#1) Ecola Point to Crescent Beach
A short drive from the north end of Cannon Beach leads to some of the Oregon Coast's best hiking trails in Ecola State Park and the 2.5-mile round trip hike to secluded Crescent Beach is a stunner. The trail is steep and can be slippery, so it’s best suited to fit and nimble hikers, but the reward is a remarkable beautiful stretch of uncrowded beach even during the busiest times of year. Visit at a low tide and you can walk Crescent Beach north to Ecola Point with striking rock formations and intertidal areas.
#2) Clatsop Loop Trail
From the Indian Beach trailhead in Ecola State Park, the Clatsop Loop Trail trail follows the edge of Tillamook Head, through rainforest, emerging at multiple sheer cliff viewpoints a total of 2.5 miles round trip. There are some great views even if you only go a short distance out and back along the western portion of the loop trail. Experienced hikers can hike across Tillamook Head from Indian Beach to north Seaside, approximately 5.25 miles, a route taken by the Lewis and Clark expedition in 1806.
#3) Cape Falcon Trail
At Oswald West State Park about 10 minutes south of Cannon Beach, you’ll find several trail options including a 13-mile stretch of the Oregon Coast Trail. One of the most visually rewarding options is the 2.3-mile Cape Falcon Trail that leads through old-growth rainforest to expansive views at the end of the cape.
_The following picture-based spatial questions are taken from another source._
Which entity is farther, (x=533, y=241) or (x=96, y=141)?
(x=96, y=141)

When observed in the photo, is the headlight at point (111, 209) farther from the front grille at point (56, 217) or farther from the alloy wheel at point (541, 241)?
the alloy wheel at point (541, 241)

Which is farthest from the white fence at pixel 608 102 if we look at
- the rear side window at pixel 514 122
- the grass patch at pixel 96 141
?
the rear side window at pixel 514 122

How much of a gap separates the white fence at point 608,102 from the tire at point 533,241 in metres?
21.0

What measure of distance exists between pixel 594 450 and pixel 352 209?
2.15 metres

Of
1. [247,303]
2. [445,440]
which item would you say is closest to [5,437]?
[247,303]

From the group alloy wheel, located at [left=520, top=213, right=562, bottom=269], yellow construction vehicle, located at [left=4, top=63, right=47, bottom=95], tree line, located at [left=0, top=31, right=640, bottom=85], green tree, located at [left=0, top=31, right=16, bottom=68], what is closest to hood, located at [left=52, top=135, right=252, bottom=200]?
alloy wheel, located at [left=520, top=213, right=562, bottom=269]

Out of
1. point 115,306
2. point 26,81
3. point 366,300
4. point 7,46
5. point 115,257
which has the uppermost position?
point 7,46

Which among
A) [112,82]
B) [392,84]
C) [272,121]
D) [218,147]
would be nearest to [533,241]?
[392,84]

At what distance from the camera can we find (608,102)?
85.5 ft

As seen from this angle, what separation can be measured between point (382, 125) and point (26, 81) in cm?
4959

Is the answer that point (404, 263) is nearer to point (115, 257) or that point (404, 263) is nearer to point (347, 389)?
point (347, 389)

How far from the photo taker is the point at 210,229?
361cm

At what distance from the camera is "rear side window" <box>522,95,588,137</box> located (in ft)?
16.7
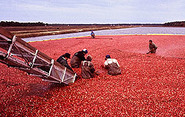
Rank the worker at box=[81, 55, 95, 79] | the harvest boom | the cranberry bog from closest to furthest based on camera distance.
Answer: the harvest boom
the cranberry bog
the worker at box=[81, 55, 95, 79]

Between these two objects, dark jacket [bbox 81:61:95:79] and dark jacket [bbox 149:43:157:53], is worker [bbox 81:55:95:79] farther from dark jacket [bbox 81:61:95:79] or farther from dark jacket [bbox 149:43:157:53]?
dark jacket [bbox 149:43:157:53]

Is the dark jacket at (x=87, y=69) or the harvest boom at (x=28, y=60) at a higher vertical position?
the harvest boom at (x=28, y=60)

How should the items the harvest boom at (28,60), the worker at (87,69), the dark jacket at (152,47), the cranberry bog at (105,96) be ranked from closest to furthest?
the harvest boom at (28,60) → the cranberry bog at (105,96) → the worker at (87,69) → the dark jacket at (152,47)

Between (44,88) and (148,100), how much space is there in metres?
5.25

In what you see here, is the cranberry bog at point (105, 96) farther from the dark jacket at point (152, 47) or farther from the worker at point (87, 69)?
the dark jacket at point (152, 47)

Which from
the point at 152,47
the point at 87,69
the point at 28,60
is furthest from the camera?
the point at 152,47

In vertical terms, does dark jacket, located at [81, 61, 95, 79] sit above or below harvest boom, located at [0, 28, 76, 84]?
below

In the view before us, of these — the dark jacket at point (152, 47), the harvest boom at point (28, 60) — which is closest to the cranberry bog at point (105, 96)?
the harvest boom at point (28, 60)

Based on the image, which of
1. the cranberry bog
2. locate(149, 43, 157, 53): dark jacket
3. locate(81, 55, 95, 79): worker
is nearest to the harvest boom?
locate(81, 55, 95, 79): worker

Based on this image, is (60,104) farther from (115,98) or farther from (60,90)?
A: (115,98)

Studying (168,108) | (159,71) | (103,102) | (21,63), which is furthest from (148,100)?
(21,63)

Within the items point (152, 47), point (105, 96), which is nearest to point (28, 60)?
point (105, 96)

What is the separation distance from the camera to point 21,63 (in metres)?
4.72

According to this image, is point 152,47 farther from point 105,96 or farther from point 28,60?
point 28,60
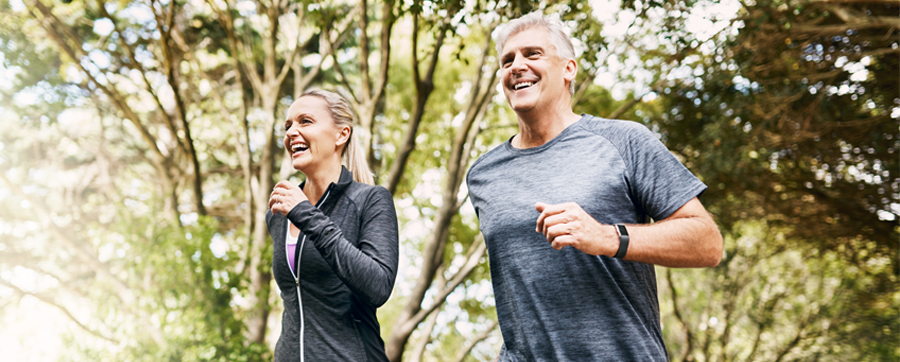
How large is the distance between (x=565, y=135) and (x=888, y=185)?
9.01 meters

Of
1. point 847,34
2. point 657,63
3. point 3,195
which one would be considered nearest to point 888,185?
point 847,34

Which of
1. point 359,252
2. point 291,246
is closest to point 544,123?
point 359,252

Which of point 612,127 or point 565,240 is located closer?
point 565,240

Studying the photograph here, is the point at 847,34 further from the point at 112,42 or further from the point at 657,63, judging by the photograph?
the point at 112,42

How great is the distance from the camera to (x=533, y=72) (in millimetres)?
1912

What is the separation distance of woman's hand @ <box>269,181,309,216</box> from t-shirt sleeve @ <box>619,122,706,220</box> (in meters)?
1.09

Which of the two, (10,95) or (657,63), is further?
(10,95)

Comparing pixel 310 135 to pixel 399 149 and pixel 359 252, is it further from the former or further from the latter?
pixel 399 149

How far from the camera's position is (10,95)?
1030 centimetres

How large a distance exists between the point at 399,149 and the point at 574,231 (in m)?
5.19

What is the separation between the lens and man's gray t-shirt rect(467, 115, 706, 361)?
5.13 feet

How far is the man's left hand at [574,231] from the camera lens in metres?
1.35

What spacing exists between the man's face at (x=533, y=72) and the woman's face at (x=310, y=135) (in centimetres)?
78

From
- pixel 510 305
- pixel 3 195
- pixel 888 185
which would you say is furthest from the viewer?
pixel 3 195
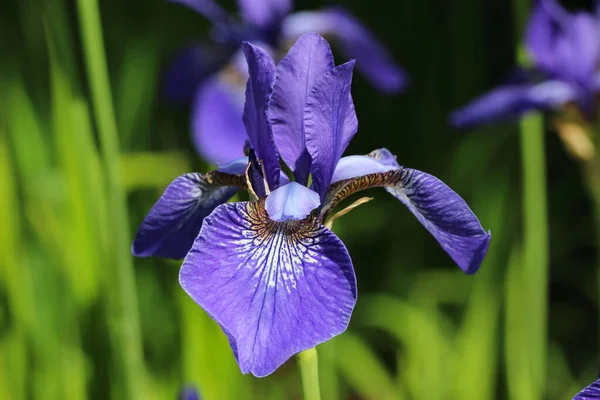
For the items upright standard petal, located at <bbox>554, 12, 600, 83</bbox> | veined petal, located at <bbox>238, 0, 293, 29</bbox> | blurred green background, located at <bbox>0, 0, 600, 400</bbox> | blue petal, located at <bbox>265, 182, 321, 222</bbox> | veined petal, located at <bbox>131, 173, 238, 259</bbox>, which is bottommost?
blurred green background, located at <bbox>0, 0, 600, 400</bbox>

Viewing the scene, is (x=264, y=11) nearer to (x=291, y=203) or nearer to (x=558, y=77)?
(x=558, y=77)

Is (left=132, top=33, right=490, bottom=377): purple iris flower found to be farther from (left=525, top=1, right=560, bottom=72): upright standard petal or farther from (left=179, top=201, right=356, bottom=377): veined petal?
(left=525, top=1, right=560, bottom=72): upright standard petal

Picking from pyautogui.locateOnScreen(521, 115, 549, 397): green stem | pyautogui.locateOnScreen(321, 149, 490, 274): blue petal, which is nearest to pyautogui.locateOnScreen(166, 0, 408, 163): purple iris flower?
pyautogui.locateOnScreen(521, 115, 549, 397): green stem

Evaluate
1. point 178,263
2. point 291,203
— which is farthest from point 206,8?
point 291,203

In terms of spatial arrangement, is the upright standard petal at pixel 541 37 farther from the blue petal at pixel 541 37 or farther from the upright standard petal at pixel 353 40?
the upright standard petal at pixel 353 40

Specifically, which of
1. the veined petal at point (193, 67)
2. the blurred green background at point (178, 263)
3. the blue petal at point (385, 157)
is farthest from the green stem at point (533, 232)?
the veined petal at point (193, 67)

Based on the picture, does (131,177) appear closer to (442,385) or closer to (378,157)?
(442,385)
#4) Short Sand Beach to Devil’s Cauldron
From the main parking area at Oswald West State Park, you can hike several trails for short outings or combine them for longer treks. It’s only a half-mile to beautiful Short Sand Beach, but you can continue through old growth forest to the Elk Flats Trail for 1.3 miles and then connect to a short spur trail to reach the sheer cliffs of Devil's Cauldron. Combine all of these for a hike of about four miles out and back, returning to the parking area on the Necarney Creek Trail.
#5) Neahkahnie Mountain Trail
For bird's eye views and great spring wildflowers, the Neahkahnie Mountain Trail crosses over the 1661-foot summit of Neahkahnie Mountain. The north side of the trail switchbacks about two miles to the summit where you are rewarded with panoramic views of the coastline, then continues down the south side 1.3 miles to the trail head on Neahkahnie Mountain Road.